Passionate for landscaping and gardening, Selma secured wagonloads of manure and leaf litter to build the soil. Agricultural bulletins given to neighbors were used as fire starters or padding for their rag rugs. The formal garden and hillsides of daffodils inspired Theodore to paint garden and floral subjects.

Selma and Theodore in a field of irises, by Frank Hohenberger.

Selma and Theodore in a field of irises, by Frank Hohenberger.

At first, Theodore’s portrait painting made wintering in Indianapolis a logical pattern. But their hearts were with their Brown County hilltop. A neighboring farm was purchased, and additions made to the house.

The perfect studio was realized: a barnlike building with a gambrel roof and wall of north facing windows.
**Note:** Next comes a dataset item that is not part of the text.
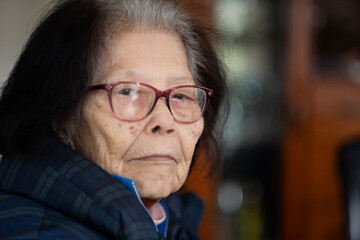 An elderly Asian woman turns to the camera and makes eye contact with a pensive expression. She is...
Opened free to the public, Selma welcomed all visitors, as Theodore painted early in the morning.

Tragedy brought darkness to the Steeles in 1924. Selma’s sister Edith joined the household after several family deaths. Then an autumn fire spread across the hillside, threatening buildings and the house, prompting Selma to ban picnics.

Selma and Theodore in the living room, circa 1910.

Selma and Theodore in the living room, circa 1910.

Theodore died two years later on July 24, 1926, after a time of declining health.

During the Great Depression, Edith and Selma grew much of their own food and raised chickens. They charged 25 cents for studio tours and rented cabins to tourists. Selma sold six paintings to Indiana University in 1931.

Dedicated to keeping her husband’s artistic legacy alive, a proposed agreement with Indiana University to take control of the T. C. Steele artist sanctuary fell through. Selma contacted Charles A. DeTurk, director of state parks, lands and waters. He was instrumental in the completion of a warranty deed and instrument of gift to the Indiana Department of Conservation on July 11, 1945. Selma and Edith continued to live in a portion of the house and kept a garden.

Selma Steele died on August 28,1945. Her sister Edith lived alone on the Brown County art sanctuary for nine more years.

Selma poses in the patio garden, circa 1940.

Selma poses in the patio garden, circa 1940.

The property is now known as the T. C. Steele State Historic Site, located one and a half miles south of Belmont, between Bloomington and Nashville, at 4220 T. C. Steele Rd., off State Road 46. There is a Singing Winds Visitor Center offering tours of the house and studio. The gardens have been restored and are a must-see in the spring.